// the find
trekhleb/homemade-machine-learning
🤖 Python examples of popular machine learning algorithms with interactive Jupyter demos and math being explained
From-scratch Python implementations of classic ML algorithms — linear regression, logistic regression, k-means, anomaly detection, and a basic MLP — each paired with an interactive Jupyter notebook and the math explained alongside the code. This is a learning resource, not a library; the implementations are intentionally naive so the mechanics are visible. It's for people who want to understand what's happening inside sklearn, not use it faster.

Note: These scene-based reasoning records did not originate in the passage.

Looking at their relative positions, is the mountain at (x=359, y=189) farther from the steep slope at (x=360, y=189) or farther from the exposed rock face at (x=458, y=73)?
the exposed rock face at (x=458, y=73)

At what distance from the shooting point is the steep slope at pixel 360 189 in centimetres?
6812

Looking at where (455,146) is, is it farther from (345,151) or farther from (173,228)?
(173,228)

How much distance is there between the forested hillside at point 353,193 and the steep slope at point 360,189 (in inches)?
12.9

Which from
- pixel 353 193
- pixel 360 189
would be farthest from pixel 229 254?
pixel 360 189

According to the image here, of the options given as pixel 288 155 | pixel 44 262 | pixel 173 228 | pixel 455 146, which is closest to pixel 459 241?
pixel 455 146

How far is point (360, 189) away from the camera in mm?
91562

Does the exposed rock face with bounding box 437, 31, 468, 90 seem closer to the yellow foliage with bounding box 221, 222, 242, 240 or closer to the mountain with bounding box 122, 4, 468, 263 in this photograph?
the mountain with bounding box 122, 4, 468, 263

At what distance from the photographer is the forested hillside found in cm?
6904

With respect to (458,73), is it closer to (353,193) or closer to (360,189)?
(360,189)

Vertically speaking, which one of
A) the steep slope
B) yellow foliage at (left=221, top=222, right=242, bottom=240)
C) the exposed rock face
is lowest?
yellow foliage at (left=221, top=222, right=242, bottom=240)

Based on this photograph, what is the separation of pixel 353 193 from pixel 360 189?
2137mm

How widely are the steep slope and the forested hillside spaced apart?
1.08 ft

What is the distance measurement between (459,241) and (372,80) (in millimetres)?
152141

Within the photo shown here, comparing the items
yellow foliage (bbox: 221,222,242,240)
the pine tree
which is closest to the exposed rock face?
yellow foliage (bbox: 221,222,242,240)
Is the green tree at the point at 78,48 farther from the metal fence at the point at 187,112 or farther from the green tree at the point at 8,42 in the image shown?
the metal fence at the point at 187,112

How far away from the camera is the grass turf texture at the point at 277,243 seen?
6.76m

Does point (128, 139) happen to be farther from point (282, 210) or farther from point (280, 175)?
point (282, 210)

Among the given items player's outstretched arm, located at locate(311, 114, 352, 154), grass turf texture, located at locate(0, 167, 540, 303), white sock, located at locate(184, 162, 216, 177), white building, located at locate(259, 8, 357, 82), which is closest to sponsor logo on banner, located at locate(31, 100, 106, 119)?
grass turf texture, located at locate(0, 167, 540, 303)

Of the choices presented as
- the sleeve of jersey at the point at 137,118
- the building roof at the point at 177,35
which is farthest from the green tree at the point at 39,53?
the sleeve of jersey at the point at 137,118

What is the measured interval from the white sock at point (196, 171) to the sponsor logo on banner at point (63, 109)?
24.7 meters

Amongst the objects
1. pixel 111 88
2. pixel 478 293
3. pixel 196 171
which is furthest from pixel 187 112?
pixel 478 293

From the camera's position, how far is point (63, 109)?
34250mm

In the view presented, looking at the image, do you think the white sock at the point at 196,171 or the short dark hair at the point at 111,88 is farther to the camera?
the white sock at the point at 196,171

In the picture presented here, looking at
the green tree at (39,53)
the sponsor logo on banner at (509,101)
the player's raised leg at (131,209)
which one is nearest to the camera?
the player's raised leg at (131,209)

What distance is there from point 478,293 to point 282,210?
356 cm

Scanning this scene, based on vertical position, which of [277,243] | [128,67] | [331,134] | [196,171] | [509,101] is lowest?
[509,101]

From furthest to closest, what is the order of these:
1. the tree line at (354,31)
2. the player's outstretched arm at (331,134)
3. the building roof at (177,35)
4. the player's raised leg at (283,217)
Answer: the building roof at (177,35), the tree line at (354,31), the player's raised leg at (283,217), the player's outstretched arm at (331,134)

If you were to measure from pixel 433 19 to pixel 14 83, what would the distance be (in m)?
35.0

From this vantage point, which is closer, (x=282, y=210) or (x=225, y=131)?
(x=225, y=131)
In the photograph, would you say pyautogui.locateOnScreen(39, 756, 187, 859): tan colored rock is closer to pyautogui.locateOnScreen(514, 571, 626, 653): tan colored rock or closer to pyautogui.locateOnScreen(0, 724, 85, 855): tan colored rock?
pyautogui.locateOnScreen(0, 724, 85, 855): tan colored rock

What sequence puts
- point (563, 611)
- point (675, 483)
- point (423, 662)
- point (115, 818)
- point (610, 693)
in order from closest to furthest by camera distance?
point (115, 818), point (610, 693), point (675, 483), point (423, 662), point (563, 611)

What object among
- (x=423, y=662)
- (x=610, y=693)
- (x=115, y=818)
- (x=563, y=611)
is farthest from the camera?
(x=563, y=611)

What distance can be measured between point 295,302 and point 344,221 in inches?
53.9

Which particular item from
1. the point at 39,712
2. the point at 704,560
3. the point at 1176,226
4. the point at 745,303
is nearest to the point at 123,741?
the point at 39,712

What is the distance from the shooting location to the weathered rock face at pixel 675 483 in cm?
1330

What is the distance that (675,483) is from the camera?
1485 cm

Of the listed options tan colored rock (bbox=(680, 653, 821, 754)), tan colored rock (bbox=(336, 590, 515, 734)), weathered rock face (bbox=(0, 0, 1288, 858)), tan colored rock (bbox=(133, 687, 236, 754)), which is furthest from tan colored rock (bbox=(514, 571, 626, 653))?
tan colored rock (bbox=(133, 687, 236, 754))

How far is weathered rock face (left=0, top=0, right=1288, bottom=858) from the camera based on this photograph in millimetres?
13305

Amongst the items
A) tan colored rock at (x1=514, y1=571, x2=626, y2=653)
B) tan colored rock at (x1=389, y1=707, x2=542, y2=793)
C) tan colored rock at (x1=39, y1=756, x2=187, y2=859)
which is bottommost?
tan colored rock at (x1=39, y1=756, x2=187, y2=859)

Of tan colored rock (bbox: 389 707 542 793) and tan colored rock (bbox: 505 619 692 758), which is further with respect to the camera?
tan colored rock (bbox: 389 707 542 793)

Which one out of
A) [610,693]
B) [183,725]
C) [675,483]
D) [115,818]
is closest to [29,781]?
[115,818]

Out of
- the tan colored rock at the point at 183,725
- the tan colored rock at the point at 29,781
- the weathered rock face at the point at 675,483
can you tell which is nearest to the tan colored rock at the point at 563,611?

The math-to-code pairing is the real value here: each algorithm has a README explaining the formulas, then a Python file that maps those formulas directly to numpy operations — no magic, no abstraction layers hiding the gradient descent loop. The Jupyter demos are well-chosen: they use real datasets (MNIST, Fashion MNIST, Iris, World Happiness) so you can see the algorithm doing something meaningful rather than fitting a sine wave. The feature engineering utilities (polynomial expansion, sinusoid features, normalization) are implemented as reusable pieces rather than inlined, which keeps the algorithm implementations clean. Binder support means someone can run everything in a browser with zero local setup, which matters a lot for a teaching resource.

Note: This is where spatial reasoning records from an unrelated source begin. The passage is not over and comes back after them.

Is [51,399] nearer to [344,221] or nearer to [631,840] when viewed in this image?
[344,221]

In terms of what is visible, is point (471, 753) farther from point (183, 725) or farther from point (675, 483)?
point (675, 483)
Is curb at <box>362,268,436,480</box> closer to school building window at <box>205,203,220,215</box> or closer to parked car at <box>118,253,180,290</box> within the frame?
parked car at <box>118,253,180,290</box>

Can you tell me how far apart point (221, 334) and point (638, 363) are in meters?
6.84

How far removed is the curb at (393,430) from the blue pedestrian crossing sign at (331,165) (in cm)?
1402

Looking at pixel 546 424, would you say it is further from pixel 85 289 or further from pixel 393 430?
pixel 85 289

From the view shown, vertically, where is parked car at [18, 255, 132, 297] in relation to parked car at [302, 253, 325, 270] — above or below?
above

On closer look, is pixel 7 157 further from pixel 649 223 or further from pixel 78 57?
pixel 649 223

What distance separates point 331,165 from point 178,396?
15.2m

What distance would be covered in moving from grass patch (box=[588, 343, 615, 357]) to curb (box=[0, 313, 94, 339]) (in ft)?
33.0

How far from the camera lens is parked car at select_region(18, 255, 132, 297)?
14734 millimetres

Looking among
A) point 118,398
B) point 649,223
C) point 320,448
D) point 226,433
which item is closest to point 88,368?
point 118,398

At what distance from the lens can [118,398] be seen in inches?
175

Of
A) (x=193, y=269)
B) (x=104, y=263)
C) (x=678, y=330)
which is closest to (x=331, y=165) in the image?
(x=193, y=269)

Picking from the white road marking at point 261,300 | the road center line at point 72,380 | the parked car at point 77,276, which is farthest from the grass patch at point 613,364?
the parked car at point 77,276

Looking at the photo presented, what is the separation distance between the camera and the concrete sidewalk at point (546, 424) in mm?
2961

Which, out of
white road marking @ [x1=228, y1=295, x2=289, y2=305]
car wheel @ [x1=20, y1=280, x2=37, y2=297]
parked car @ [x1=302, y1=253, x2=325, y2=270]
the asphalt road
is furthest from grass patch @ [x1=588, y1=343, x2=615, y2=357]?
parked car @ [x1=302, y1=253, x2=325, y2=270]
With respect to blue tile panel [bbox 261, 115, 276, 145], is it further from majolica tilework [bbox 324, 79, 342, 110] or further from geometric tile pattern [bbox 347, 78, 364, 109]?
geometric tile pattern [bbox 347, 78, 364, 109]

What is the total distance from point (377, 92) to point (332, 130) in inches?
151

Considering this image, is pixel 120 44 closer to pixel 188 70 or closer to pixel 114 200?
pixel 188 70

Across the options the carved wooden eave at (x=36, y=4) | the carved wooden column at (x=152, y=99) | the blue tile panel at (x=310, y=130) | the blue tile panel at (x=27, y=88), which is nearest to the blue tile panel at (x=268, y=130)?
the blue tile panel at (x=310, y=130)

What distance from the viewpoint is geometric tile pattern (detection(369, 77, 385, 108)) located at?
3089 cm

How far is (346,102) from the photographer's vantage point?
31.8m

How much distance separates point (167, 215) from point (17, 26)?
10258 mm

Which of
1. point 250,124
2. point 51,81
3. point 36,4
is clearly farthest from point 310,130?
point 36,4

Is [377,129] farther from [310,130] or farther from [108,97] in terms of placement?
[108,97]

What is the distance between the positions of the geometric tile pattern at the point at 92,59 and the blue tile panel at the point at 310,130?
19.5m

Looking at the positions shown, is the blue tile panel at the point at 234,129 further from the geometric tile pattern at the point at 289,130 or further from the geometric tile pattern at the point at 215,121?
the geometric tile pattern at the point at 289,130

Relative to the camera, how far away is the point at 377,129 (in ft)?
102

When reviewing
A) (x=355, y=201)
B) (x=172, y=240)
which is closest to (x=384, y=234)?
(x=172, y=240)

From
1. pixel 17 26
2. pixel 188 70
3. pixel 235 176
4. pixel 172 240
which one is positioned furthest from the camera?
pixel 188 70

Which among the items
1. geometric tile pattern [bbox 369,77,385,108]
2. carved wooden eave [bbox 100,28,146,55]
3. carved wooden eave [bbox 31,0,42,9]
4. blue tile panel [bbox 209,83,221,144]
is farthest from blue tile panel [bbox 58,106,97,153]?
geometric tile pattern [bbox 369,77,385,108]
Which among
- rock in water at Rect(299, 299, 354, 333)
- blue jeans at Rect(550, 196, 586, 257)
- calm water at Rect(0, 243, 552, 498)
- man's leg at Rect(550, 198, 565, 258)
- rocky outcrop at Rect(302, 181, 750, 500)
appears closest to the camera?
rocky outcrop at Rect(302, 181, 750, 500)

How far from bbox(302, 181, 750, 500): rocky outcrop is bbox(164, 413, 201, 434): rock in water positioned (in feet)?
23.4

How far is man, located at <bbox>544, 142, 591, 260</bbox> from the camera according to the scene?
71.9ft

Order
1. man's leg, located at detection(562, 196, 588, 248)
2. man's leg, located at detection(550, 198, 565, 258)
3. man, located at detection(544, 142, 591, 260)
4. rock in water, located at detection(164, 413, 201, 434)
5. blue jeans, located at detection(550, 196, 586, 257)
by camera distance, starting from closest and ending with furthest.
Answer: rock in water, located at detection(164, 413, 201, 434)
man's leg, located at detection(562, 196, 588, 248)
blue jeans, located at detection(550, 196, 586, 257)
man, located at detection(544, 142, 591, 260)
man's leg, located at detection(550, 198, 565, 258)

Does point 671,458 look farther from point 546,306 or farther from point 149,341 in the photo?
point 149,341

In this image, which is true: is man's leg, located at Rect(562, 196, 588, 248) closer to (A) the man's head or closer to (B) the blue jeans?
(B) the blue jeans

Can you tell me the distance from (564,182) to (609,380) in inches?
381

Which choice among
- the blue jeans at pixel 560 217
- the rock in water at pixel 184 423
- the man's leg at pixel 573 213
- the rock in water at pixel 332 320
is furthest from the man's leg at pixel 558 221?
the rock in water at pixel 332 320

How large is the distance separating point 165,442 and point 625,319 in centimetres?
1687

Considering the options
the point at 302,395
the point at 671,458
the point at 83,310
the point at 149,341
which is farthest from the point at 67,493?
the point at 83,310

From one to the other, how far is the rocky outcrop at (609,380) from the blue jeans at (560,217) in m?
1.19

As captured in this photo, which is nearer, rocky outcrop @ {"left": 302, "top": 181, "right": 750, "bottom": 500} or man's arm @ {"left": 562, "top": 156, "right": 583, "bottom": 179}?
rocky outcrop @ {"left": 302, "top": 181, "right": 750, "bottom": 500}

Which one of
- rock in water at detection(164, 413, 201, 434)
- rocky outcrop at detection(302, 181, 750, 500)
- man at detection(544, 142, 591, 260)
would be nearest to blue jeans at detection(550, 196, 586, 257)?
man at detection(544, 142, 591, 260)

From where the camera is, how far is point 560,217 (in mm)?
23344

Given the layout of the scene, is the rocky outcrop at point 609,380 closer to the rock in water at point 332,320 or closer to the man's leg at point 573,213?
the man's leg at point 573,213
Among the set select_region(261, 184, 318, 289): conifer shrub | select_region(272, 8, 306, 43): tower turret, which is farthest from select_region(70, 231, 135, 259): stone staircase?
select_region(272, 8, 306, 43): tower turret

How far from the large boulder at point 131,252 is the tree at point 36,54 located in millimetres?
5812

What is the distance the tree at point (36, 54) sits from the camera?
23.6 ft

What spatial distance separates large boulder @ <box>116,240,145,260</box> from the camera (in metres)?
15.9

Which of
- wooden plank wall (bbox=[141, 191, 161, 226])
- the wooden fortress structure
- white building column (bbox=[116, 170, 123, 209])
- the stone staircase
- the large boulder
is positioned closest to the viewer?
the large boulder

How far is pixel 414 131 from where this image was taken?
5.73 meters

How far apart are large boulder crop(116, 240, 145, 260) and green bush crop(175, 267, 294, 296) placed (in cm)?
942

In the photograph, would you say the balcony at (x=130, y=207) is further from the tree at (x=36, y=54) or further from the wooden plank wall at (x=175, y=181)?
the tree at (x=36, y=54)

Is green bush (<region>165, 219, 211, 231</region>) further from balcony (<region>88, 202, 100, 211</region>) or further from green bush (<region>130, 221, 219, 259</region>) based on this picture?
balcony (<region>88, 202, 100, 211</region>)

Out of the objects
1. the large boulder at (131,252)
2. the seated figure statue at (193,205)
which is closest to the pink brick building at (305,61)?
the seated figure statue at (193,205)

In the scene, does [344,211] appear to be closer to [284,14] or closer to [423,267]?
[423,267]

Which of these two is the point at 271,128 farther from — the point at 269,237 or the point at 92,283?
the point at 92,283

The repo covers only Andrew Ng's Coursera curriculum circa 2017 — there's no tree-based stuff (decision trees, random forests, gradient boosting), no SVMs, no attention, nothing that wasn't in that course. The MLP implementation is a basic backprop loop with sigmoid activations and no batching beyond what you manually set up, so it hits its ceiling fast on anything real. Last meaningful commit appears to be years old; the codebase hasn't tracked Python or numpy API evolution, and requirements.txt will likely need manual pinning to avoid breakage. If you're past the basics-of-gradient-descent stage, you'll outgrow this in an afternoon.